**The problem**
Write out the line with "body_size: -1291" and every later line through the end of the data below, exactly as given, with no pictures in the copy.

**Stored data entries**
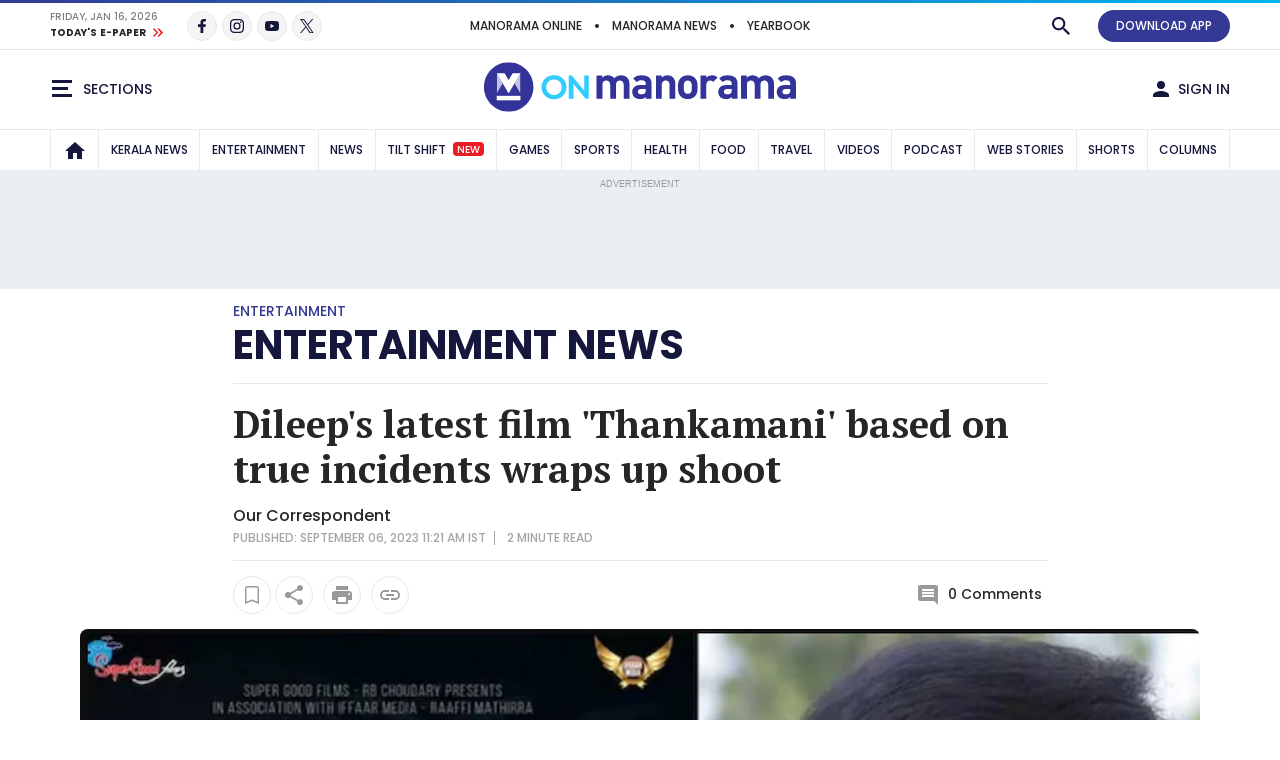

--- FILE ---
content_type: text/html; charset=utf-8
request_url: https://www.google.com/recaptcha/api2/aframe
body_size: 266
content:
<!DOCTYPE HTML><html><head><meta http-equiv="content-type" content="text/html; charset=UTF-8"></head><body><script nonce="fpCOdsuu-bHMmi1EMPMOFw">/** Anti-fraud and anti-abuse applications only. See google.com/recaptcha */ try{var clients={'sodar':'https://pagead2.googlesyndication.com/pagead/sodar?'};window.addEventListener("message",function(a){try{if(a.source===window.parent){var b=JSON.parse(a.data);var c=clients[b['id']];if(c){var d=document.createElement('img');d.src=c+b['params']+'&rc='+(localStorage.getItem("rc::a")?sessionStorage.getItem("rc::b"):"");window.document.body.appendChild(d);sessionStorage.setItem("rc::e",parseInt(sessionStorage.getItem("rc::e")||0)+1);localStorage.setItem("rc::h",'1768593105384');}}}catch(b){}});window.parent.postMessage("_grecaptcha_ready", "*");}catch(b){}</script></body></html>

--- FILE ---
content_type: application/javascript; charset=utf-8
request_url: https://fundingchoicesmessages.google.com/f/AGSKWxVm8-QBHipSOM0W8ZwDUmbhd-nUYQof7V1mRnFrk54kuzg_3LzfafvGJEEZyUbKrVBaSdn1DLtjJUzNx0HMITa0jATwe-qeaLJ2Agjtn6qijgVFXdVnqursawafGb6xjmvYK_RRweAGwEQhNMyEJTs4kdK2e0opk8Ly94HErRbeSRsoVN2uir64kUtQ/_/ads_300.easformat=_bottom_ads_/kitad./exo5x1.
body_size: -1291
content:
window['32d70afe-906a-4c20-9d15-39cc8e5ad247'] = true;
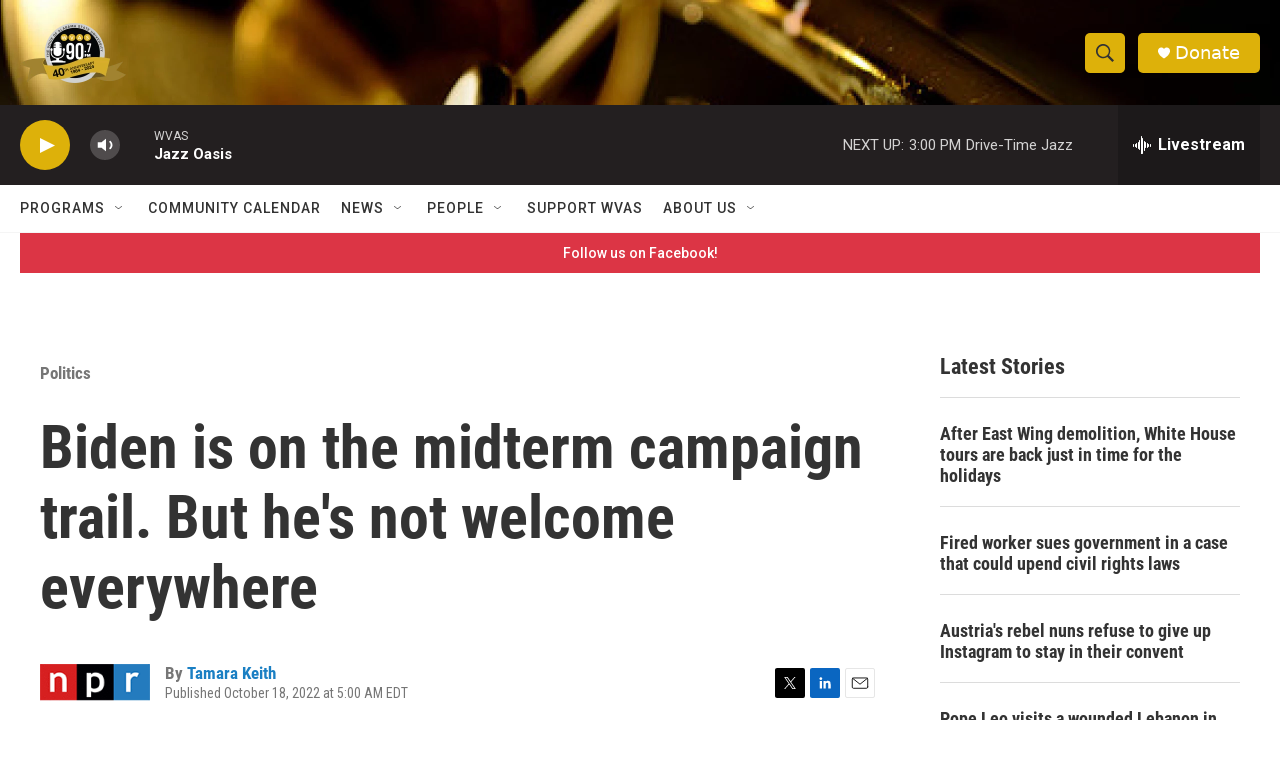

--- FILE ---
content_type: text/html; charset=utf-8
request_url: https://www.google.com/recaptcha/api2/aframe
body_size: 267
content:
<!DOCTYPE HTML><html><head><meta http-equiv="content-type" content="text/html; charset=UTF-8"></head><body><script nonce="31yvdrBEoRbB6ZGKjlEI4g">/** Anti-fraud and anti-abuse applications only. See google.com/recaptcha */ try{var clients={'sodar':'https://pagead2.googlesyndication.com/pagead/sodar?'};window.addEventListener("message",function(a){try{if(a.source===window.parent){var b=JSON.parse(a.data);var c=clients[b['id']];if(c){var d=document.createElement('img');d.src=c+b['params']+'&rc='+(localStorage.getItem("rc::a")?sessionStorage.getItem("rc::b"):"");window.document.body.appendChild(d);sessionStorage.setItem("rc::e",parseInt(sessionStorage.getItem("rc::e")||0)+1);localStorage.setItem("rc::h",'1764612845954');}}}catch(b){}});window.parent.postMessage("_grecaptcha_ready", "*");}catch(b){}</script></body></html>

**Exercise result**
body_size: -1291
content:
window['32d70afe-906a-4c20-9d15-39cc8e5ad247'] = true;

--- FILE ---
content_type: text/html; charset=utf-8
request_url: https://www.google.com/recaptcha/api2/aframe
body_size: 267
content:
<!DOCTYPE HTML><html><head><meta http-equiv="content-type" content="text/html; charset=UTF-8"></head><body><script nonce="31yvdrBEoRbB6ZGKjlEI4g">/** Anti-fraud and anti-abuse applications only. See google.com/recaptcha */ try{var clients={'sodar':'https://pagead2.googlesyndication.com/pagead/sodar?'};window.addEventListener("message",function(a){try{if(a.source===window.parent){var b=JSON.parse(a.data);var c=clients[b['id']];if(c){var d=document.createElement('img');d.src=c+b['params']+'&rc='+(localStorage.getItem("rc::a")?sessionStorage.getItem("rc::b"):"");window.document.body.appendChild(d);sessionStorage.setItem("rc::e",parseInt(sessionStorage.getItem("rc::e")||0)+1);localStorage.setItem("rc::h",'1764612845954');}}}catch(b){}});window.parent.postMessage("_grecaptcha_ready", "*");}catch(b){}</script></body></html>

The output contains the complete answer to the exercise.